§ **Testo di partenza**:
All’ospedale Veneziale il diritto alla vita e quello alla morte si scontrano senza soluzione. I ginecologi in servizio al nosocomio pentro sono tutti obiettori di coscienza. Non solo. Anche anestesisti, ostetriche e infermieri sono ‘contrari’ all’aborto, situazione che impedisce l’applicazione della legge 194.
Da anni ormai il presidio sanitario pubblico di Isernia non effettua l’interruzione volontaria della gravidanza. Il personale non se la sente di mettere in pratica un intervento che ‘eticamente’ non rientra nei loro principi, nonostante sia regolamentato da una legge dello Stato arrivata dopo anni di battaglie femminili.
«Non si può costringere nessun professionista a fare pratiche su cui non è d’accordo», sostiene Flavio Giannini, primario del reparto di ginecologia dell’ospedale di Isernia, che spesso si è trovato ad affrontare il problema, dovendo rispondere a specifiche istanze di diverse donne che si sono rivolte alla struttura pubblica.

§ **Il compito**:
Prosegui l'articolo sull'obiezione di coscienza all'ospedale di Isernia, riprendendo subito dopo la sua ultima frase. I record non hanno alcun legame con l'articolo sull'obiezione di coscienza all'ospedale di Isernia.

§ **Materiale fornito**:
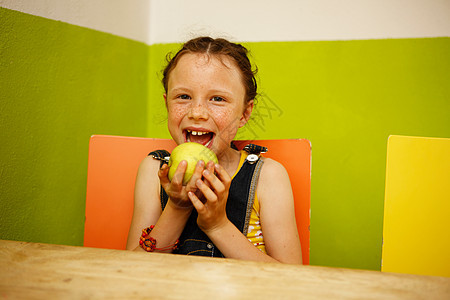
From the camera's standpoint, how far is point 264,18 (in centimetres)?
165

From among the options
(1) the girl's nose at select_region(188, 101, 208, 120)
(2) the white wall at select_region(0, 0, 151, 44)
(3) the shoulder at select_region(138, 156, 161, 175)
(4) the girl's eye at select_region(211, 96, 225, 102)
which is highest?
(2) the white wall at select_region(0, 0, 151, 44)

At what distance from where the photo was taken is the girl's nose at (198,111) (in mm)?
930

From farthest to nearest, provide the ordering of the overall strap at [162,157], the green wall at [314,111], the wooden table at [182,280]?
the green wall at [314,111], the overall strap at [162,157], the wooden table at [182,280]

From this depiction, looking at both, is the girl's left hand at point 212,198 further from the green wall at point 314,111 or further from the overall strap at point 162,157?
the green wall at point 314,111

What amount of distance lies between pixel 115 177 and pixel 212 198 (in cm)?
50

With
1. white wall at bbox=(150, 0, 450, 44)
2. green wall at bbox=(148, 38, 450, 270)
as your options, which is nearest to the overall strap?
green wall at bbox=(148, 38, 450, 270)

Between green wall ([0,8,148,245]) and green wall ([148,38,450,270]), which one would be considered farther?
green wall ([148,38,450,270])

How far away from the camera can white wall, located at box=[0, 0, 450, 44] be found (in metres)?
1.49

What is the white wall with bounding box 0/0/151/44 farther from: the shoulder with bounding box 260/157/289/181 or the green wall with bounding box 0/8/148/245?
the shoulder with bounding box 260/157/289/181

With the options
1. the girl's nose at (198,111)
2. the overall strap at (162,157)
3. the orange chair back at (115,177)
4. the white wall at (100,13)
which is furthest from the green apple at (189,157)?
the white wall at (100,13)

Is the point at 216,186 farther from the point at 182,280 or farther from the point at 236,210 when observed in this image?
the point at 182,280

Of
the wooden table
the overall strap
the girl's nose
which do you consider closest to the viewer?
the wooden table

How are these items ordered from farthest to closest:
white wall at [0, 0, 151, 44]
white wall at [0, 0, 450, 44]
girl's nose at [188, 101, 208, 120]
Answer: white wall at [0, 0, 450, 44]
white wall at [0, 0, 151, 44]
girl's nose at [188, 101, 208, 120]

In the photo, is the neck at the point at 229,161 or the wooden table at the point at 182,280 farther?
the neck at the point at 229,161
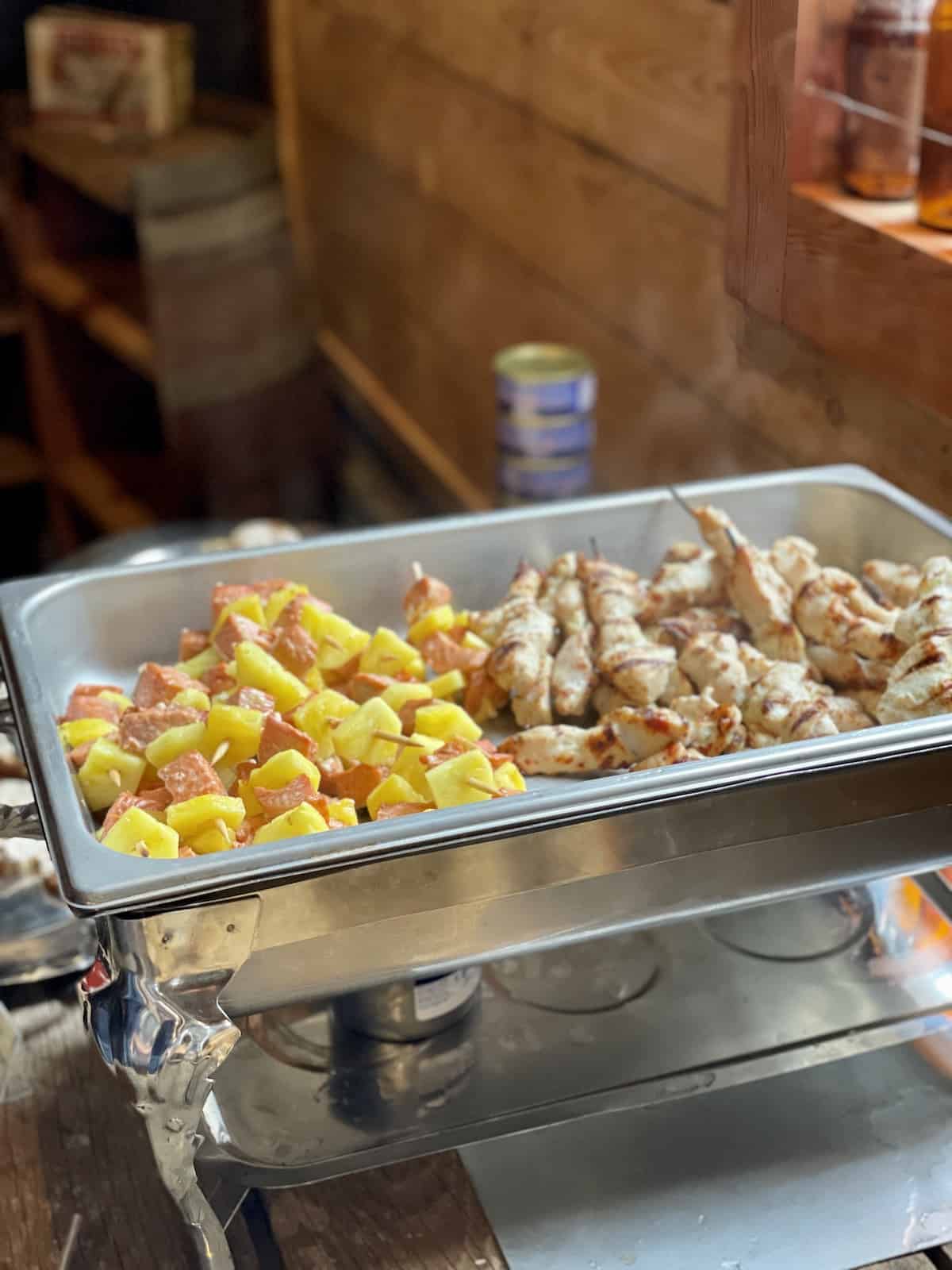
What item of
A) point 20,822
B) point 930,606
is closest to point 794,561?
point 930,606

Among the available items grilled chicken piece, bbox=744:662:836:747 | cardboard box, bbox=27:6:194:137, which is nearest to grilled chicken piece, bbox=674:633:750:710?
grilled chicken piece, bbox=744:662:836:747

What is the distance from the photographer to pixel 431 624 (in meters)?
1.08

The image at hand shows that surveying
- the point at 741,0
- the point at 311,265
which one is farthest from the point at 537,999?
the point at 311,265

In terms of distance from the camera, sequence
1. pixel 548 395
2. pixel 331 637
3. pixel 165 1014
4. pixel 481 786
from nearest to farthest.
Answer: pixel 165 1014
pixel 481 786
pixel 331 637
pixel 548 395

§ **La tua risposta**:
«Da almeno quattro o cinque anni in ospedale non si pratica l’interruzione di gravidanza – ha spiegato il medico -. Le pazienti che chiedono informazioni vengono indirizzate al Cardarelli di Campobasso, dove l’unità operativa è attrezzata per questo. In passato, a Isernia, l’interruzione si è fatta a fasi alterne, in quanto è una procedura molto pesante per chi la effettua, oltre che per chi la subisce. È complessa dal punto di vista emotivo e organizzativo».
Lo stato di cose dell’ospedale pentro induce alla riflessione sulla possibilità che aumenti il fenomeno nascosto della clandestinità. Non è un segreto che molte donne che considerano indesiderata la loro gravidanza, finiscano per affidarsi a cliniche o studi che non dichiarano ufficialmente quel tipo di attività.
Nel reparto di ginecologia del capoluogo regionale l’aborto viene praticato nel rispetto delle norme, quindi anche della privacy. Il ginecologo Michele Mariano è l’unico specialista in Molise non obiettore (Repubblica ha riportato recentemente una sua intervista). Alcune donne però – come ha dichiarato lo stesso Mariano – si dirigono direttamente fuori regione, terrorizzate dall’essere giudicate o riconosciute.
L’ospedale San Camillo di Roma, al centro delle recenti polemiche per il concorso bandito dalla Regione Lazio, rivolto ai ‘non obiettori’, è uno dei presidi che viene consigliato a quelle pazienti molisane determinate a mettere in atto la loro decisione.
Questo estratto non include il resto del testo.